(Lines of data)
______________________________
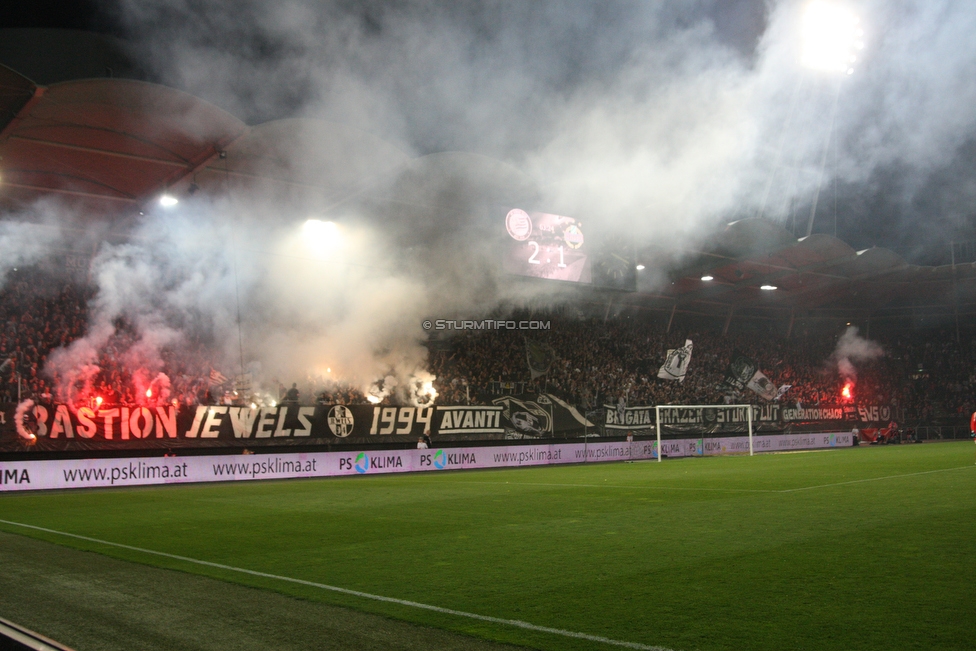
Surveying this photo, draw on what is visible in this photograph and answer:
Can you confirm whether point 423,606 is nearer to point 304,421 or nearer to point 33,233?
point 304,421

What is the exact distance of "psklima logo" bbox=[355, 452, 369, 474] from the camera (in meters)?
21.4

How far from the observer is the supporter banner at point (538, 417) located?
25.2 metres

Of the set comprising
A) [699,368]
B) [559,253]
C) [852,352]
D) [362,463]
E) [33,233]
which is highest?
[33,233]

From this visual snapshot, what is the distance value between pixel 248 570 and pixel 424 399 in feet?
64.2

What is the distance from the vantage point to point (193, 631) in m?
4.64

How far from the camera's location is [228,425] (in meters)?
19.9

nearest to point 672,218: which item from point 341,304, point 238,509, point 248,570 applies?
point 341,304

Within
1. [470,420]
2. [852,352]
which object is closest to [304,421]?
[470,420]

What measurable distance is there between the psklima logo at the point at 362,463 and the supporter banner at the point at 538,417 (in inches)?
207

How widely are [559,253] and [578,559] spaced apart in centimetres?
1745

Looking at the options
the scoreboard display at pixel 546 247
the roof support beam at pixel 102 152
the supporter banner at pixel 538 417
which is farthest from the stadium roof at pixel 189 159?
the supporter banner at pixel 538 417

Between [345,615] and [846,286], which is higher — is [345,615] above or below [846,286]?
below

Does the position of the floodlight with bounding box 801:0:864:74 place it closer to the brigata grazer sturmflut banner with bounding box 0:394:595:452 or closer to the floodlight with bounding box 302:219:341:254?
______________________________
▶ _What you have to do_:
Lay out the data above as a JSON list of strings, one string for each line, skipping blank lines. Leave the picture out.

▶ _Problem solution_:
[
  "Surveying this photo, draw on what is visible in this photograph and answer:",
  "Can you confirm whether point 423,606 is nearer to point 304,421 or nearer to point 33,233?",
  "point 304,421",
  "What is the exact distance of \"psklima logo\" bbox=[355, 452, 369, 474] from the camera (in meters)?",
  "21.4",
  "How far from the observer is the supporter banner at point (538, 417) located?",
  "25.2 metres",
  "Of the set comprising",
  "A) [699,368]",
  "B) [559,253]",
  "C) [852,352]",
  "D) [362,463]",
  "E) [33,233]",
  "which is highest?",
  "[33,233]",
  "From this visual snapshot, what is the distance value between pixel 248 570 and pixel 424 399 in feet?",
  "64.2",
  "What is the distance from the vantage point to point (193, 631) in m?",
  "4.64",
  "How far from the camera's location is [228,425] (in meters)?",
  "19.9",
  "nearest to point 672,218: which item from point 341,304, point 238,509, point 248,570 applies?",
  "point 341,304",
  "Within",
  "1. [470,420]",
  "2. [852,352]",
  "which object is closest to [304,421]?",
  "[470,420]",
  "What measurable distance is there between the psklima logo at the point at 362,463 and the supporter banner at the point at 538,417 (in inches)?",
  "207",
  "How widely are [559,253] and [578,559] spaced apart in centimetres?",
  "1745",
  "Looking at the options",
  "the scoreboard display at pixel 546 247",
  "the roof support beam at pixel 102 152",
  "the supporter banner at pixel 538 417",
  "which is farthest from the stadium roof at pixel 189 159?",
  "the supporter banner at pixel 538 417",
  "Between [345,615] and [846,286], which is higher — is [345,615] above or below [846,286]?",
  "below",
  "Does the position of the floodlight with bounding box 801:0:864:74 place it closer to the brigata grazer sturmflut banner with bounding box 0:394:595:452 or closer to the floodlight with bounding box 302:219:341:254?"
]